Também é necessário impor combate implacável à sonegação de impostos, estimada em cerca de R$ 500 bilhões anuais, quase cinco anos de 'economia' da "Nova Previdência". A sonegação deve ser tratada como crime. Mas deixou de o ser em 1995, quando a legislação (Lei nº 9.249) trouxe a possibilidade de se extinguir a punibilidade do agente, nos crimes tributários, caso o pagamento do tributo tenha sido feito antes do recebimento da denúncia. Também é preciso acabar com a prática do "refinanciamento", que premia sistematicamente os sonegadores, com programas de parcelamento de débitos.
É imprescindível que se faça uma revisão criteriosa das renúncias fiscais, além de dar combate sem trégua à sonegação. Em conjunto, esses recursos – que são transferidos para as camadas mais abastadas e, desse modo, aprofundam o caráter regressivo da tributação – totalizam, aproximadamente, 12,8% do Produto Interno Bruto (PIB), montante superior ao dispêndio da Seguridade Social (11,3% do PIB) que a "Nova Previdência" planeja destruir.
É fácil “simplificar” tendo-se o Estado Social como variável de ajuste, mas é falsa simplificação, e simplificação insuficiente, porque o Estado Social tem papel central na redução das desigualdades de renda no Brasil.
A Reforma Tributária Solidária simplifica a tributação e, ao mesmo tempo, preserva o Estado Social e amplia a progressividade.

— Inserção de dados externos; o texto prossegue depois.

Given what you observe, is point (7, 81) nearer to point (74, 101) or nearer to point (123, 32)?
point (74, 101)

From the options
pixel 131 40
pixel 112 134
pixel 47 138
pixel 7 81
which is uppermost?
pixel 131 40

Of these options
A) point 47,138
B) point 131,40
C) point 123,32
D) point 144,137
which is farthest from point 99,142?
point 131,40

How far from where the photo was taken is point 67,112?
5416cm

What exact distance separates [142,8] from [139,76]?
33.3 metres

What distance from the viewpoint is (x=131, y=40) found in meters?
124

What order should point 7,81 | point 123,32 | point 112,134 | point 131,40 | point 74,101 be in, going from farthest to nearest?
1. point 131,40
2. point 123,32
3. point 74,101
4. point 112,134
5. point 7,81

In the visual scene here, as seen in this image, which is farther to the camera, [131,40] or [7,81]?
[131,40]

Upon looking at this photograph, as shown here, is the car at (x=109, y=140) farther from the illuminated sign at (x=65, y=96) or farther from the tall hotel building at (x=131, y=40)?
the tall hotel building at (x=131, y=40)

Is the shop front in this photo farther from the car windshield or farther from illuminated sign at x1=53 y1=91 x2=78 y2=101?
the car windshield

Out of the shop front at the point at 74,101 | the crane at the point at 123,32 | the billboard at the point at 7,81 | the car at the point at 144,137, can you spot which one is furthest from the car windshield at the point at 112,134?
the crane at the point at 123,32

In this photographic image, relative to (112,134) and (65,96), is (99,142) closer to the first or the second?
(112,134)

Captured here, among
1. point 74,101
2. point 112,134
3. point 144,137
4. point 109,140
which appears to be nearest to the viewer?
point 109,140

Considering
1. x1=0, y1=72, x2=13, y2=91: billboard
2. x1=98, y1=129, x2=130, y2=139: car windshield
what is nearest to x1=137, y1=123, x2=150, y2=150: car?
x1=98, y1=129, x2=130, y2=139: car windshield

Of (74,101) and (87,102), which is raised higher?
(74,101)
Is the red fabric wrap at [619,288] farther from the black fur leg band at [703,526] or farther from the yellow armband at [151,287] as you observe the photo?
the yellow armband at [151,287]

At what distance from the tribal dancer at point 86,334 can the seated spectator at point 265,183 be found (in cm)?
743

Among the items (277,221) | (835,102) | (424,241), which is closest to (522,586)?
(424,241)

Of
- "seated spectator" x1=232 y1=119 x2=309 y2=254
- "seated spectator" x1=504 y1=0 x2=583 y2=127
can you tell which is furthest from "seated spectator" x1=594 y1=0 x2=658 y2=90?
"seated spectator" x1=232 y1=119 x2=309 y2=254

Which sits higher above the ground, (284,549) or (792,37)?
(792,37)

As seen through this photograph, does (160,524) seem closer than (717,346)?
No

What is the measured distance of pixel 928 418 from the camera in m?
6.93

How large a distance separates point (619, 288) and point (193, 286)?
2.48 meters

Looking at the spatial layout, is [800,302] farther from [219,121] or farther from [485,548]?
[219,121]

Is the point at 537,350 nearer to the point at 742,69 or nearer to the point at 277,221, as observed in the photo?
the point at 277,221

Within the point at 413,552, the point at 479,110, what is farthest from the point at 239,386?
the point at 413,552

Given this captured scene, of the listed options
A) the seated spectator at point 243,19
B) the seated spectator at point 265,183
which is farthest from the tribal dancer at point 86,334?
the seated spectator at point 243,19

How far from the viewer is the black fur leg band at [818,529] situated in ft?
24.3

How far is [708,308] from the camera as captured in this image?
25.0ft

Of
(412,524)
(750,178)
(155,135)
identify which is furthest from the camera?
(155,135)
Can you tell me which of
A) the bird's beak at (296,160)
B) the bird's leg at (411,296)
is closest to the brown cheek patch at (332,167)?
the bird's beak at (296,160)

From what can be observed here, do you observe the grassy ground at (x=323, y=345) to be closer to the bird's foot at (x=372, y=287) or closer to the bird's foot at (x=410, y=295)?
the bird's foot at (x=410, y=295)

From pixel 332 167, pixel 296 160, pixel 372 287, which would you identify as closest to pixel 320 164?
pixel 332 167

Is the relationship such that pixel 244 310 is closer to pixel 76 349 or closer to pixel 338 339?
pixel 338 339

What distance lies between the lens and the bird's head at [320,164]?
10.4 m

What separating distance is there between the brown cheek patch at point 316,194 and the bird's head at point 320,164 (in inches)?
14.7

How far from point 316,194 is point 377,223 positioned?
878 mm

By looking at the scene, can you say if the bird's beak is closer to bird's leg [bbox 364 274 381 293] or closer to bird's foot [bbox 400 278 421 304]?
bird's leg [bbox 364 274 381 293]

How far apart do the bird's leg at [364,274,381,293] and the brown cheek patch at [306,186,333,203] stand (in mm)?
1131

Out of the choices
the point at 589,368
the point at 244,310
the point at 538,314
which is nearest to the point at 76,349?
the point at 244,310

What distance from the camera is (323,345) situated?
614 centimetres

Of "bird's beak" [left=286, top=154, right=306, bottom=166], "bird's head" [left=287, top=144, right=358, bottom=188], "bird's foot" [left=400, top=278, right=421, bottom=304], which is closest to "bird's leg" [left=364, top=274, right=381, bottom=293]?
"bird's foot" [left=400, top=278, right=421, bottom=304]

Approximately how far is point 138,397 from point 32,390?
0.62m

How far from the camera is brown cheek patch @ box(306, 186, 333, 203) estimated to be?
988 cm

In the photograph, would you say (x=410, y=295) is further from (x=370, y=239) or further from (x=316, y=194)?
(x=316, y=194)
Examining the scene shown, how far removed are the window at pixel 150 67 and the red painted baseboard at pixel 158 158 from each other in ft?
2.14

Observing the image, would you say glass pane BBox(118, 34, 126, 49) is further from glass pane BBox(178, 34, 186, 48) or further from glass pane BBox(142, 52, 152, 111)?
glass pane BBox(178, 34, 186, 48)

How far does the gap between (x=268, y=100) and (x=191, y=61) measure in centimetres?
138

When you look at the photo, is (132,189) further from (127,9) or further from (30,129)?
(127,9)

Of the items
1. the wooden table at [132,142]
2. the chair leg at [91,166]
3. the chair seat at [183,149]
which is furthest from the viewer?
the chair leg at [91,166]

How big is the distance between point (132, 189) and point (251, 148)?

O Imposto sobre o Valor Adicionado (IVA), de competência estadual, a ser implantado por legislação nacional, simplifica sobremaneira o atual quadro “caótico, ultrapassado e oneroso”, caracterizado por uma parafernália de normas: 27 leis estaduais (ICMS) e 5.570 leis municipais (ISS).
O estudo também conclui que é tecnicamente exequível preservar as bases de financiamento da Seguridade Social, ampliando-se sua progressividade, mediante a elevação dos tributos que incidem sobre a renda (de 0,75 para 1,92% do PIB) e sobre as transações financeiras (de zero para 0,59% do PIB), e a redução das que gravam o consumo (de 4,55% para 2,71% do PIB) e a folha de pagamentos (de 5,65% para 4,94% do PIB).
A Frente Parlamentar Mista em Defesa da Previdência Social acredita que a Reforma Tributária Solidária é uma alternativa acertada à Reforma da Previdência. Se, de fato, o país estivesse na iminência de "quebrar", não seria o caso de se priorizar, com urgência, a Reforma Tributária, que tem potencial de arrecadação fiscal muito superior à tal suposta economia que adviria da "Nova Previdência"? Por que penalizar os mais pobres (beneficiários do RGPS, do BPC e do Abono Salarial), se há alternativa de se arrecadar mais e, ao mesmo tempo, fazer justiça fiscal e social?